Das kann man daran erkennen, daß es etwas gibt, das ausgeschieden wird. Zum Beispiel die gegenwärtige Jahreslosung: „Alle eure Dinge laßt in der Liebe geschehen“ (2. Korinther 16, 14).
Ein schöner Gedanke. Sechs Verse weiter schreibt derselbe Paulus: „Wenn jemand den Herrn nicht lieb hat, der sei verflucht.“ (Vers 22) Ein häßlicher Gedanke.
Dieser eklatante Widerspruch ist nur möglich, wenn man davon ausgeht, daß es im Denken des Paulus einen Graben gibt, der Paulus selbst nicht überwindbar ist. Dieser Graben untergräbt sein Denken, so leuchtet auf der einen Seite die Liebe und so regiert auf der anderen Seite der Haß. Der neue Himmel und die neue Erde sind Bilder für ein Denken, das sich diesen Gräben nicht zur Verfügung stellt, das neue Brücken von den Gläubigen zu den Anders-Gläubigen, von den Gläubigen zu den Nicht-Gläubigen, von mir zu meinem Nächsten, der für mich immer der oder die Andere ist, baut.

Datensatz —

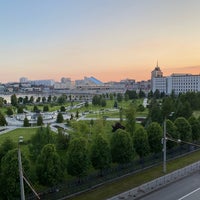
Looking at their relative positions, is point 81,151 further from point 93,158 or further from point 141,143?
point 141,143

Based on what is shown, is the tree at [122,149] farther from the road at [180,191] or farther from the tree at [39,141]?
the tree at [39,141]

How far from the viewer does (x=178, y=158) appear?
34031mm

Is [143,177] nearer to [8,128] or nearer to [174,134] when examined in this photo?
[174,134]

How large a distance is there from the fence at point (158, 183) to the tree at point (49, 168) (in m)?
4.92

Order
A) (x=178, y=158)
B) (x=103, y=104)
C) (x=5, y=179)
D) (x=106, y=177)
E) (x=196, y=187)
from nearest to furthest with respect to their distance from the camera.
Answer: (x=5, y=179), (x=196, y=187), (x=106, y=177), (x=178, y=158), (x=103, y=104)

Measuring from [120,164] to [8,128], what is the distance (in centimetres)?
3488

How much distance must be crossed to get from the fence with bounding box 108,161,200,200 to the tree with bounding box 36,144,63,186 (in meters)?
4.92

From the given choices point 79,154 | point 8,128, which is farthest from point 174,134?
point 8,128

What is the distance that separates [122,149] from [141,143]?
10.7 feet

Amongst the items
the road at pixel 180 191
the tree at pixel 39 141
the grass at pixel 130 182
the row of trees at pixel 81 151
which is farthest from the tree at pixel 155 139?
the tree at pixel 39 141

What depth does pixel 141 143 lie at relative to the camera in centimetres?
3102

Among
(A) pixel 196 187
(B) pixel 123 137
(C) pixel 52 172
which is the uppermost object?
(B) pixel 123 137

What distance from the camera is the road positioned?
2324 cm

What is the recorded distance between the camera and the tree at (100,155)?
--
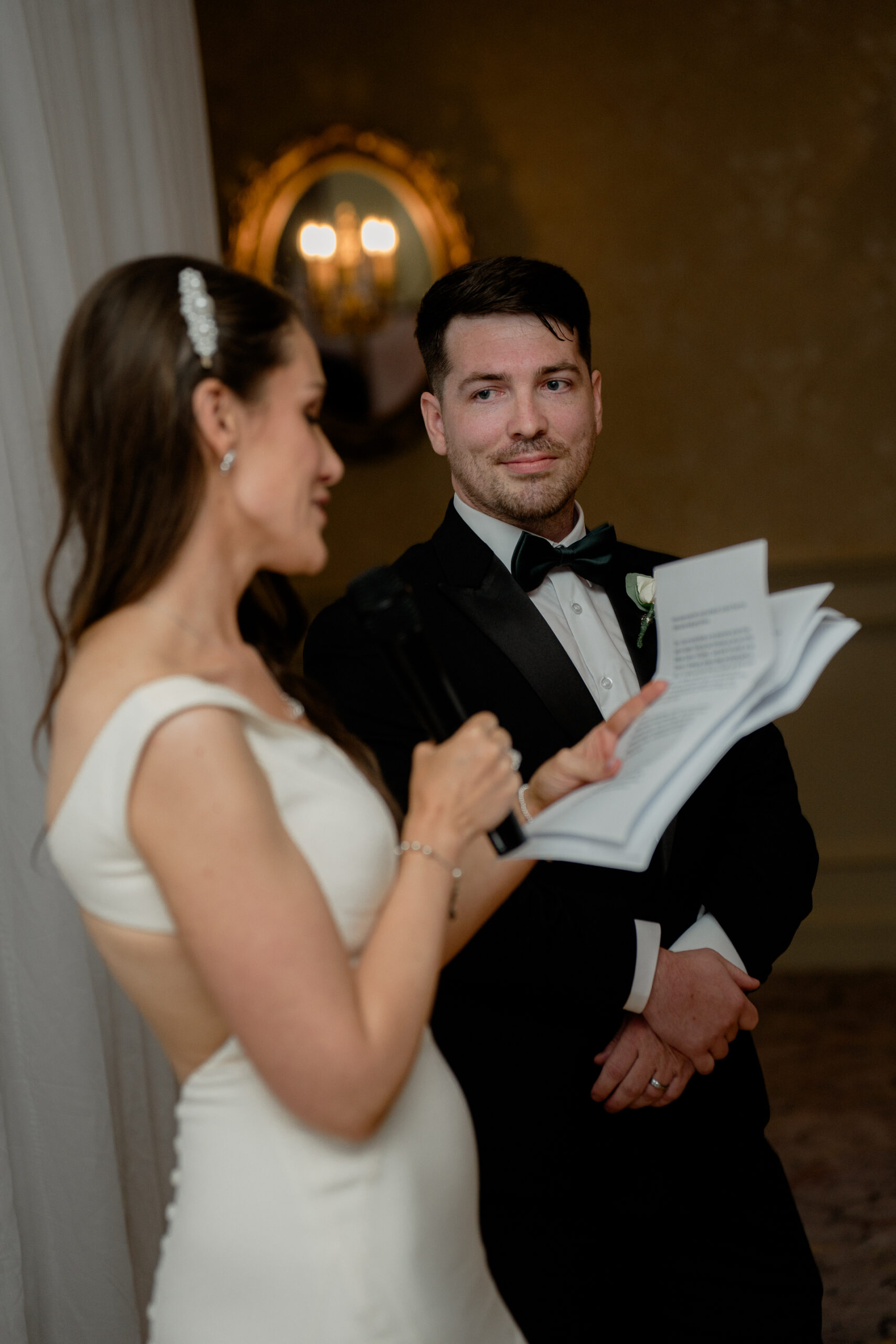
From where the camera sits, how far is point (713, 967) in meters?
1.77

Arbeitsauftrag — Wofür sind der neue Himmel und die neue Erde laut dem Auszug über Paulus Bilder?

Lösung — Sie sind Bilder für ein Denken, das sich den Gräben nicht zur Verfügung stellt und neue Brücken baut: zu den Anders-Gläubigen, zu den Nicht-Gläubigen und zum Nächsten.